The stigma against weed didn’t start in the United States.
When English-language newspaper Mexico City Herald started passing marijuana crime stories across the border via the Associated Press wire service, they were picked up by US papers – some owned by Hearst, some not. What followed was the perfect anti-weed storm. Hearst’s antipathy combined with xenophobic panic over the wave of Mexican immigrants fleeing the Revolution’s chaos and lazy journalists’ inability to distinguish marijuana from a plant that caused neurological damage and madness in cattle and other livestock (both plants were referred to as “locoweed” in their respective regions.)
The sensationalism and nomenclature fuzziness meant that few US residents understood that marijuana was the same plant that had until then been widely present in the country’s legal, patented medicine. Into this chaos stepped US drug czar Harry Anslinger, who managed to keep his federal police force – underemployed by the lifting of alcohol prohibition in 1933 – busy by switching up the terms of battle to demonize cannabis. Anslinger is credited with saying, “There are 100,000 total marijuana smokers in the US, and most are Negroes, Hispanics, Filipinos, and entertainers. Their Satanic music, jazz, and swing result from marijuana use. This marijuana causes white women to seek sexual relations with Negroes, entertainers, and any others.”
Does all this mean we should indeed jettison the “M word” in 2018? By doing so, we run the risk of minimizing Mexico’s significant role in the history of the drug in North America.
Use of marijuana by humans has been documented in Northern China as far back as 4000 BC, but it first came to the American continents via the Spaniards, who needed to ramp up cultivation of the hemp that, among other uses, comprised the sails and rigging of their notorious fleets of colonizer-bearing ships. It is unclear how Mexican field hands discovered that you could consume the stuff – though people in Asia had been taking hasheesh and other forms of weed for millennia – or how the transition was made between hemp-producing and more psychoactive cannabis strains was accomplished. But by the mid-18th century, Indigenous people in Mexico had developed a supposedly vision-provoking cannabis concoction they called pipiltzintzintlis. Confusingly, the name was also used for a host of other, pre-existing psychoactive drugs – Mexico has the world’s richest traditions when it comes to hallucinogenics. Partly impelled by Porfiriato-era moral hysteria, Mexico placed tight restrictions on the herbolarias that sold the drug and eventually in 1920, beat the US in banning marijuana entirely by a solid 17 years.

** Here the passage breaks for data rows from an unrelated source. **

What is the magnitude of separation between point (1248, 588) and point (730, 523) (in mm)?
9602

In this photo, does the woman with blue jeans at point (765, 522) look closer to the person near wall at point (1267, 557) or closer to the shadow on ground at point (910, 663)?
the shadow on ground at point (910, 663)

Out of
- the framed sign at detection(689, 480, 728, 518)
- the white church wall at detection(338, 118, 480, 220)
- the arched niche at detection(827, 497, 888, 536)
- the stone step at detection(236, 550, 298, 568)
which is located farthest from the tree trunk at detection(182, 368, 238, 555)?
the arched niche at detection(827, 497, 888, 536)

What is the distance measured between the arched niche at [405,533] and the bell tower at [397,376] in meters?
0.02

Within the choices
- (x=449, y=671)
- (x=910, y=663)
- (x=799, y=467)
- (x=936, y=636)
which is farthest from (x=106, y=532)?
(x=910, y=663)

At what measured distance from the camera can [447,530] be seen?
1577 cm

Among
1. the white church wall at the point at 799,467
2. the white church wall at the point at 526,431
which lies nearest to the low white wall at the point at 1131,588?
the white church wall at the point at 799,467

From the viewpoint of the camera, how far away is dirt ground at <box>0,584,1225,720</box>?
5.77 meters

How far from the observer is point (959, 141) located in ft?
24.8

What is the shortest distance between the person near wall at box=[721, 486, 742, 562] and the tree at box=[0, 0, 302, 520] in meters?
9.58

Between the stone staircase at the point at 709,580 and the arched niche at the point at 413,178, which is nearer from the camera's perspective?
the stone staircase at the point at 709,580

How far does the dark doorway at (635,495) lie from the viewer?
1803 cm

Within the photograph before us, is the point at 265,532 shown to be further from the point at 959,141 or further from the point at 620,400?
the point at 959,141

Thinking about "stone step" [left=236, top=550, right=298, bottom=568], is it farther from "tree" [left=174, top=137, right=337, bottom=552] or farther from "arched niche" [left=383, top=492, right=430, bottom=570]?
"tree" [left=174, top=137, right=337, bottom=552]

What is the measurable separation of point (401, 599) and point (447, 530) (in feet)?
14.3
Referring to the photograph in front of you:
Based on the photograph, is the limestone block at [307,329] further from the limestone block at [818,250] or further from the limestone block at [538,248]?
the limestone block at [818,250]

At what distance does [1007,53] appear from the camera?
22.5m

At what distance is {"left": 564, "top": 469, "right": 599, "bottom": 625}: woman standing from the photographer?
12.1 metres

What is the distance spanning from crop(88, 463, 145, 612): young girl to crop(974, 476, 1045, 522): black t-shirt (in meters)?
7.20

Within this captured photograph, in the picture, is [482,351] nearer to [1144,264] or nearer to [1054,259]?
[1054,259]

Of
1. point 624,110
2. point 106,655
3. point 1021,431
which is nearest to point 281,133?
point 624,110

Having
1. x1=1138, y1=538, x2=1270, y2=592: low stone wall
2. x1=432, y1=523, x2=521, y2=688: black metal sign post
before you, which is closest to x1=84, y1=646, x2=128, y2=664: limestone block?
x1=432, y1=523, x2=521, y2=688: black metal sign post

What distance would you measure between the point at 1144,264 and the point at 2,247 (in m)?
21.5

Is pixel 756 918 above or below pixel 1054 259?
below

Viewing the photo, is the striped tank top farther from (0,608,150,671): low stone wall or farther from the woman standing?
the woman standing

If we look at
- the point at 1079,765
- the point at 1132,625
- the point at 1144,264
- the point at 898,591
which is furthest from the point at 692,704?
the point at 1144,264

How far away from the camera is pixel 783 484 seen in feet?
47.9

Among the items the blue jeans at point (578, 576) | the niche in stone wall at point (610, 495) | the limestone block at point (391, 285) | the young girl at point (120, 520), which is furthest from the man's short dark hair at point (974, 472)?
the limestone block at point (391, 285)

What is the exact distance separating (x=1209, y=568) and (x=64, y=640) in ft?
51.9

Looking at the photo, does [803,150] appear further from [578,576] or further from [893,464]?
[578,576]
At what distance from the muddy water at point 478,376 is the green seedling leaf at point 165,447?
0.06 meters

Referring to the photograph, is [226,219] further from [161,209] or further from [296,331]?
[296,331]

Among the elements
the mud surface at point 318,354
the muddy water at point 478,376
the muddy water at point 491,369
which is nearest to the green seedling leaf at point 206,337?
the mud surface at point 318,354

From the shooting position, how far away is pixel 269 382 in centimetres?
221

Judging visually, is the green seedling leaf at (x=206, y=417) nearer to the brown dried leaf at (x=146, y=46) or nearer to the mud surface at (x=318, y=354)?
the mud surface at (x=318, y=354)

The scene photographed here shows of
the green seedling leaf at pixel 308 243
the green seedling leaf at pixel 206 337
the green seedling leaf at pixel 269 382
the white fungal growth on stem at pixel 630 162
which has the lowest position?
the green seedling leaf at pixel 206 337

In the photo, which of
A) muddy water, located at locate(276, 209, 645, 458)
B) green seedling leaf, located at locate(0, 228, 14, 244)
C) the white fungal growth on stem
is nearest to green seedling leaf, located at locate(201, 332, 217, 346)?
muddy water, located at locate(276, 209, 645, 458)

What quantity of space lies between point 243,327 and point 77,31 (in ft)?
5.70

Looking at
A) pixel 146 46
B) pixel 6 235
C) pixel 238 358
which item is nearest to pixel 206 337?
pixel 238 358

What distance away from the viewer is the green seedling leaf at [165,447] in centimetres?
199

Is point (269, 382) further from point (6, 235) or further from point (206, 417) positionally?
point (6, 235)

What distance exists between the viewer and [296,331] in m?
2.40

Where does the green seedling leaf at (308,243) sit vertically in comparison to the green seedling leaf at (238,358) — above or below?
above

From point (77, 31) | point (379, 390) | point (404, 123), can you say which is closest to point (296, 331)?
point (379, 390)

But today, much of the Mexico’s drug policies are futilely geared towards stopping supply for US consumers’ ravenous demand. Murder claimed over 164,000 lives in Mexico between 2007 and 2014 alone, most of it attributed to drug-related violence – though as Campos puts it in Homegrown, “‘drug-policy-related violence’ would be a much more useful and accurate description of this situation.” Especially as legalization gives rise to the boutique brand era of the “M word” in the States, we’d be well-advised to remember that our past and present marijuana-related stigma, racial inequality, and loss of life are impossible to bifurcate at the US-Mexico border, wall or no wall.
April 23, 2018 at 3:20 p.m. ET: This post has been updated to add more information about the Pancho Villa theory.